Jamie Foxx does a great job as the voice of Joe, a talented musician who’s spent so much time trying to be a professional jazz piano player that he fails to see just how good a mentor and teacher he really is. Joe’s dream morphs into an obsession and becomes the only thing he cares about. As he struggles to get back into his body and sees 22 interacting with his friends and family, he begins to realize he’s missed out on having deeper and more meaningful relationships due to his sole focus on jazz.

Tina Fey is fantastic as the voice of 22, bringing her to life with a wonderful sarcastic demeanor, wit, and genuine childlike innocence. Some of the funniest scenes in the film are when 22 is on earth stuck in Joe’s body and experiences simple joys for the first time, like eating a slice of delicious New York pizza or getting a haircut.

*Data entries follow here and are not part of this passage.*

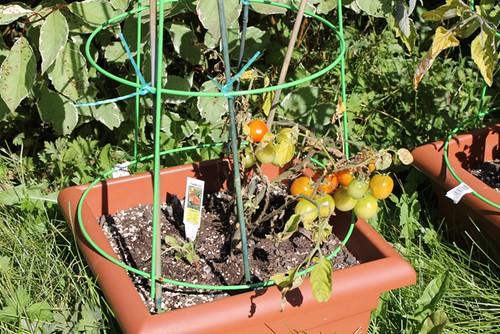 Ripening Tomatoes 1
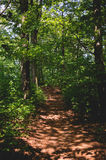 Forest path in sunny day Stock Photos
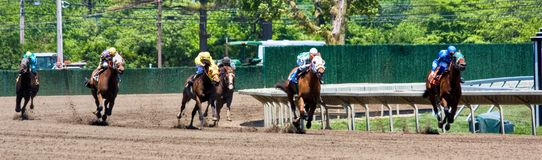 Horse Race Panorama. A horse race in a panoramic format Stock Photos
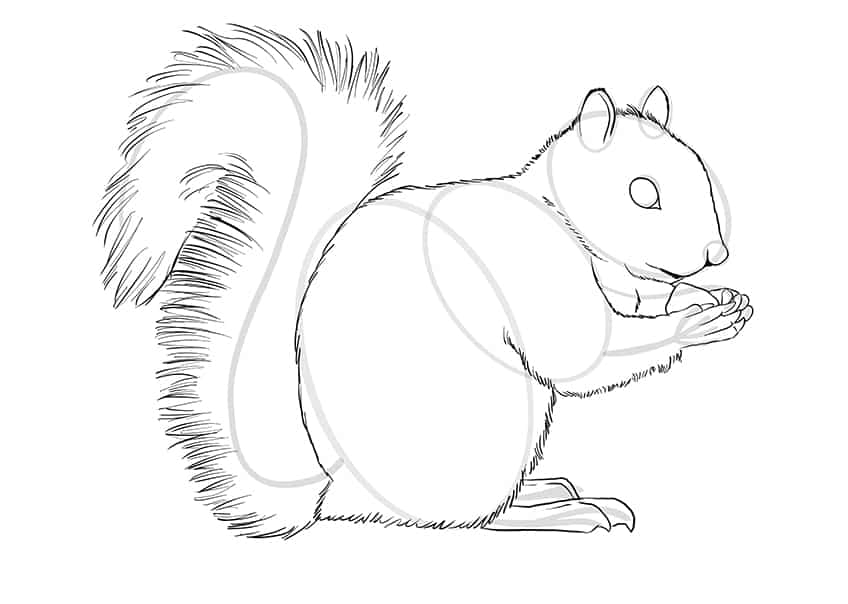 squirrel drawing step9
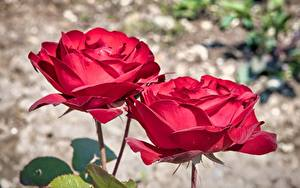 Hintergrundbilder Rose Großansicht Bokeh Zwei Rot Blüte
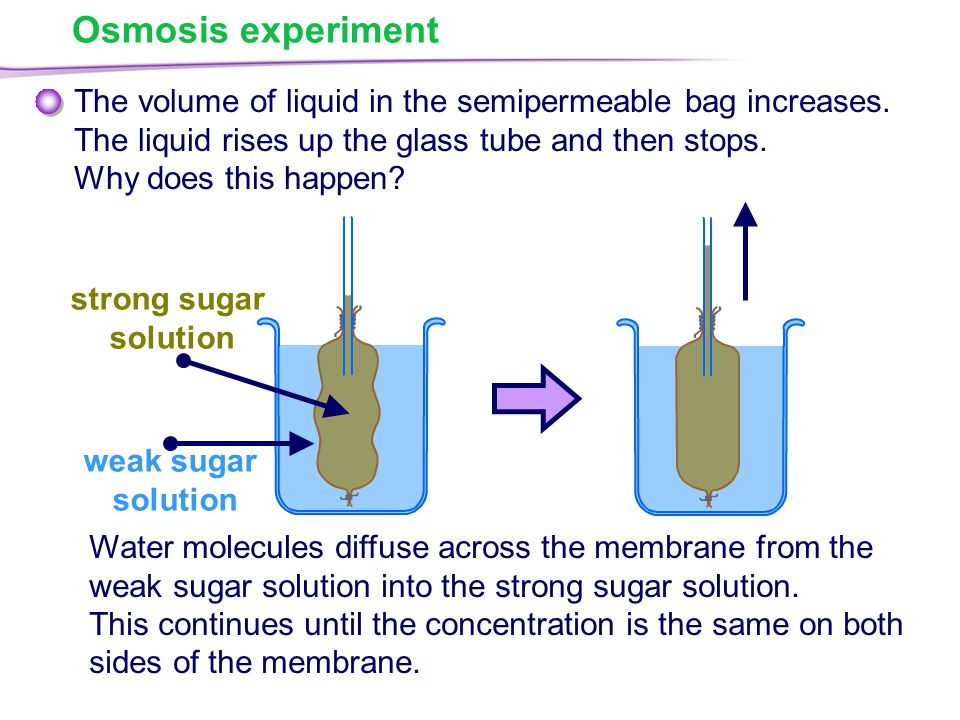 an experiment to understand the process of osmosis and diffusion Diffusion is the process whereby particles of liquids, gases, or solids  a basic  understanding of diffusion and osmosis the purpose of this lab was to have a.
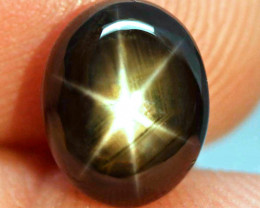 6.52 Carat Thailand Black Star Sapphire - Gorgeous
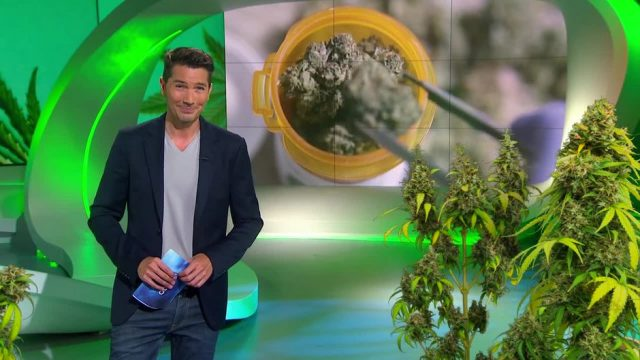 Montag: So steht es um das Thema Cannabis in Deutschland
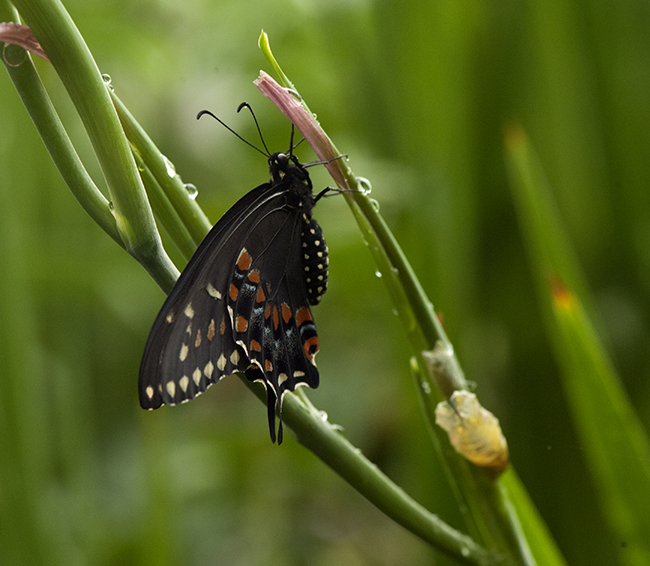 Black swallowtail butterfly newly formed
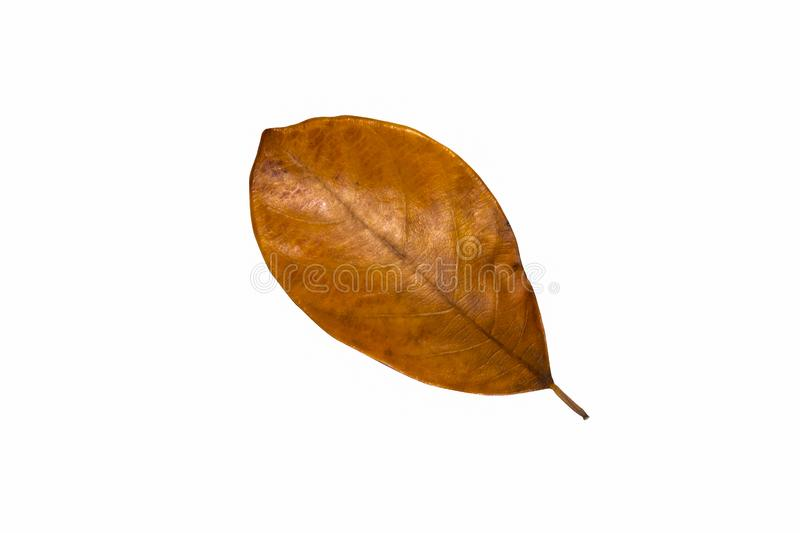 Isolated leave on white background stock photography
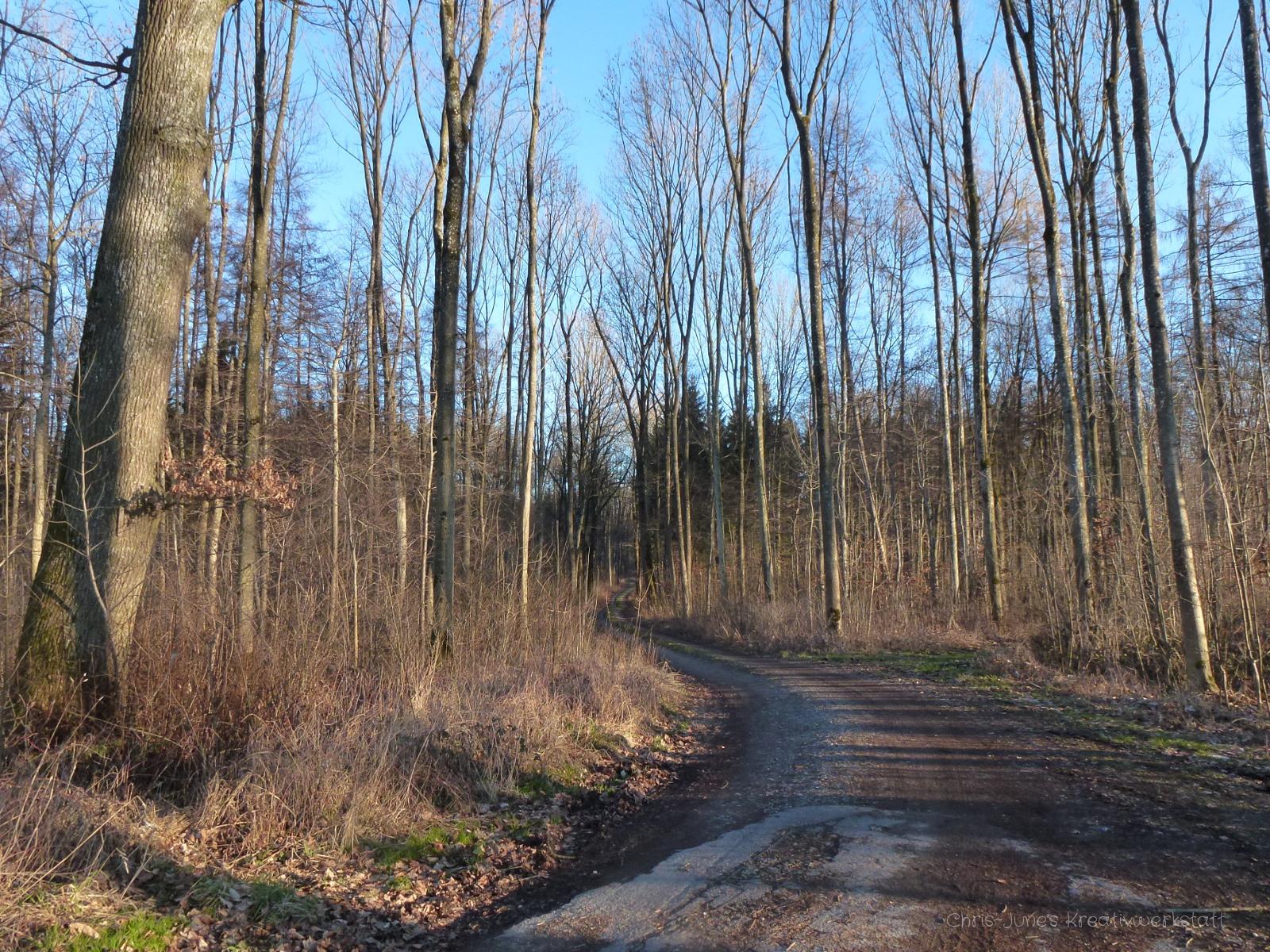 Waldweg 1 im Februar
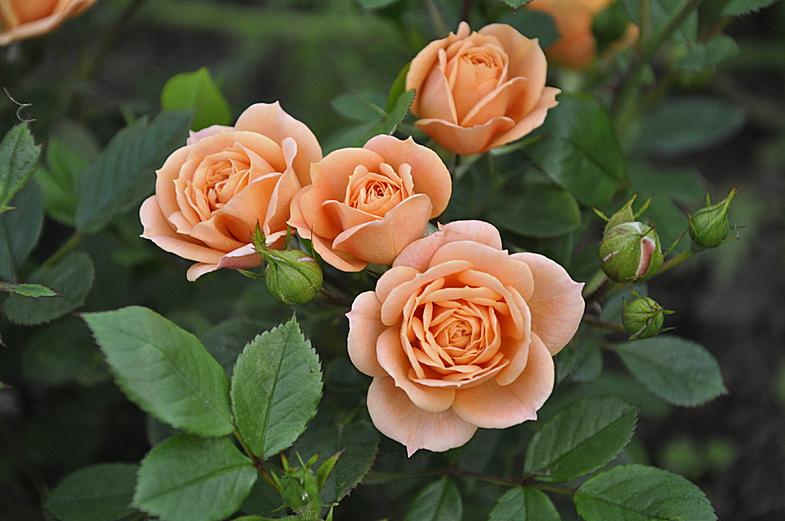 Заказать саженцы роз почтой Априкот Клементин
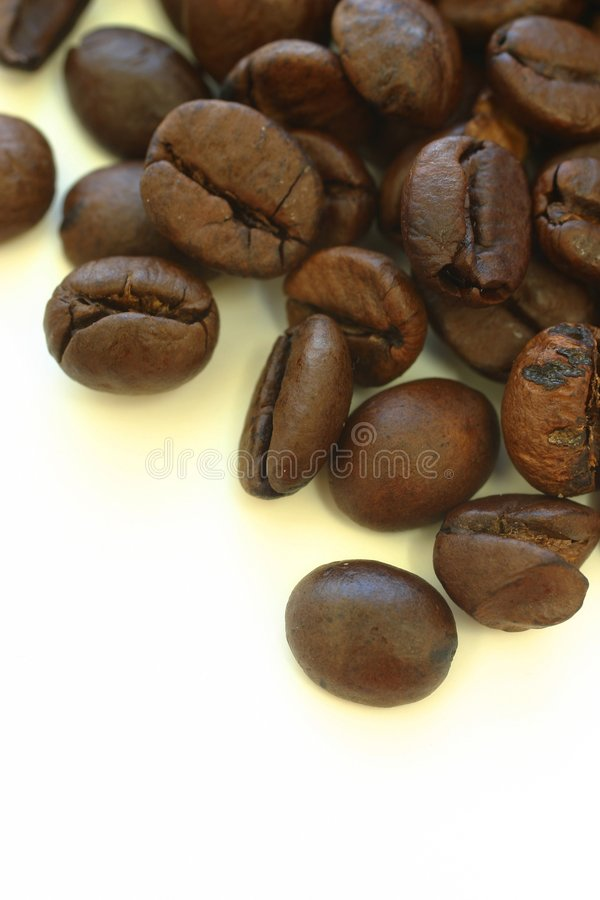 Free Coffee Beans Stock Images - 1504154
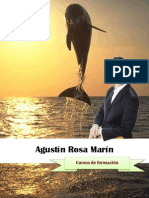 Agustin Rosa DossierFormaciones Screen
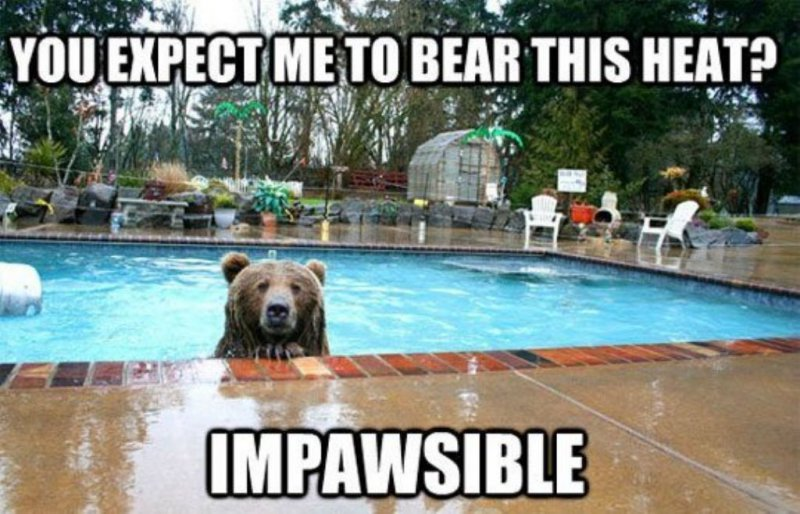Impawsible!-12 Hilarious Bear Puns That Will Make You Cry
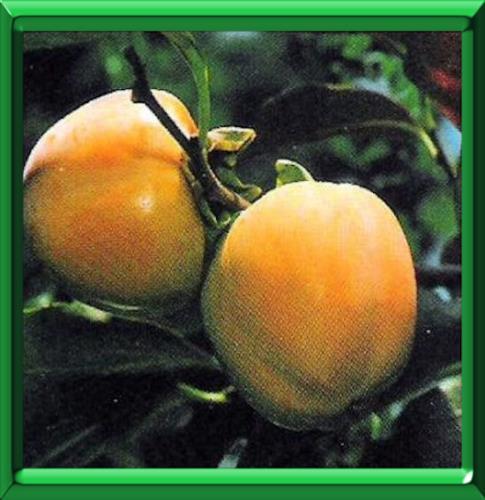 Arbre tomates ou diospyros kaki fiche technique compl te - Arbre a kaki ...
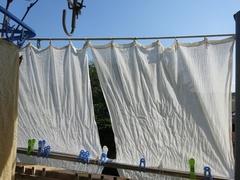 暑い! 日よけカーテンの出番です.jpg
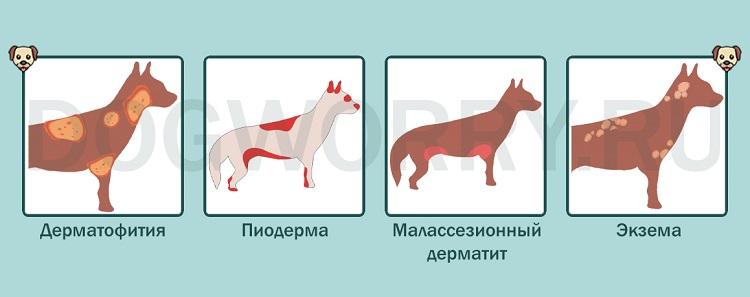 Кожные заболевания у собак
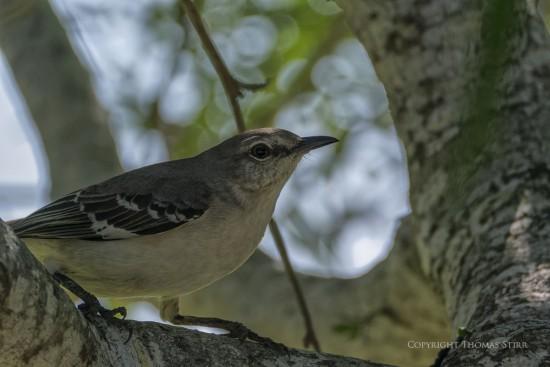 NRbirds19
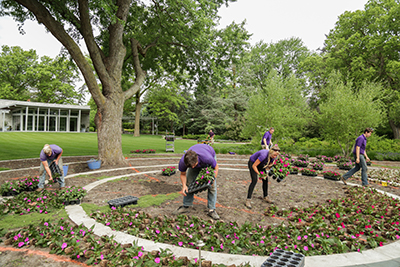 Planting Annuals in the Circle Garden // 2017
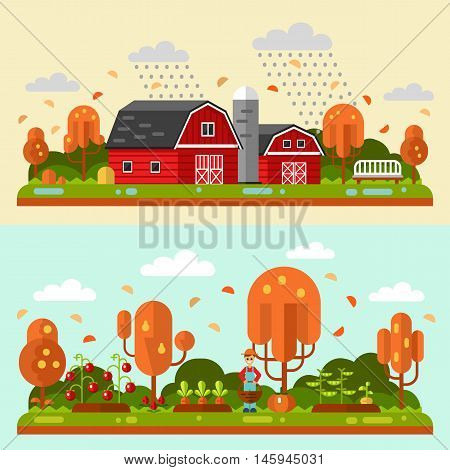 Flat design vector autumn landscape illustrations with barn, bench, rain, puddles, leaf fall. Garden with beds of carrots, tomatoes, gardener. Farming, agricultural, organic products concept.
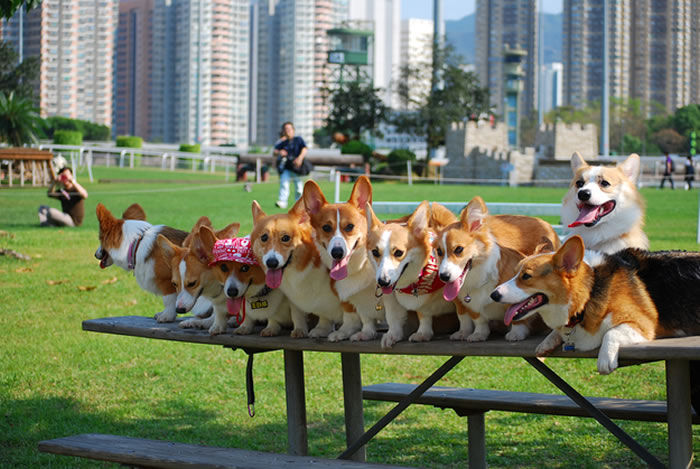 Pet Dogs Smiling -  20 Happy Corgis to Brighten Your Day 5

It’s Fey’s timing and satirical delivery that has 22 stealing the film away from Foxx as Joe.

The animation is bright and colorful but not all that original, looking remarkably similar to the design and artwork of Pixar’s 2015 film, Inside Out. (Grante, that makes some sense given the realms both films dwell in.) The film’s score is pitch-perfect, featuring music and songs that help elevate the film to a higher level and give it…soul.

Vibrant and insightful, director Pete Docter’s Soul is a heartwarming, inspirational adventure that reminds the audience not to overlook the little things in life that make living so worthwhile.

GRADE: B

MPAA: PG for some language and thematic elements

Running Time: 1 hour 40 minutes

Release Date: December 25, 2020 on Disney+

Supporting Voice Cast: Phylicia Rashad, Ahmir “Questlove” Thompson, Angela Bassett, Daveed Diggs, June Squibb, Donnell Rawlings, Graham Norton, Rachel House, Alice Braga, Richard Ayoade, Wes Studi, Fortune Feimster, and Zenobia Shroff



Kevin Finnerty: Professional film critic since 2003 and a member of the San Diego Film Critics Society. Host of “The Movie Guys” radio film review show from 2007 through 2013. Film and television critic for Showbizjunkies.com and a movie buff since 1973.